§ EXERCISE DIRECTIONS: Edit these lines by replacing "beige" with "tan" and leaving everything else unchanged, and omit the pictures from your answer.

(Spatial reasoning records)

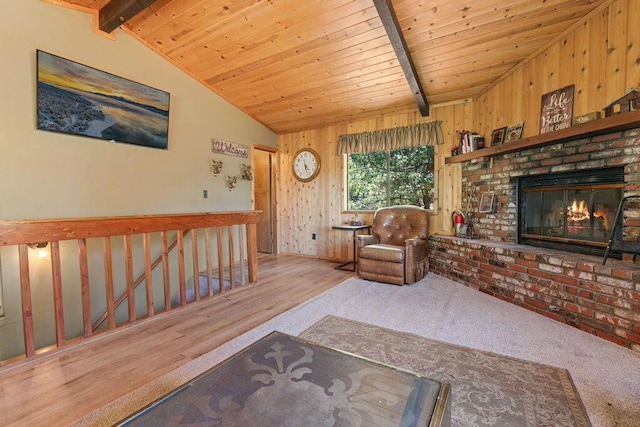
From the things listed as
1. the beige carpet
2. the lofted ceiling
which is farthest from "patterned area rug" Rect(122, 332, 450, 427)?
the lofted ceiling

§ RESULT OF THIS TASK:
From the things listed as
1. the tan carpet
2. the lofted ceiling
which is farthest from "patterned area rug" Rect(122, 332, 450, 427)?
the lofted ceiling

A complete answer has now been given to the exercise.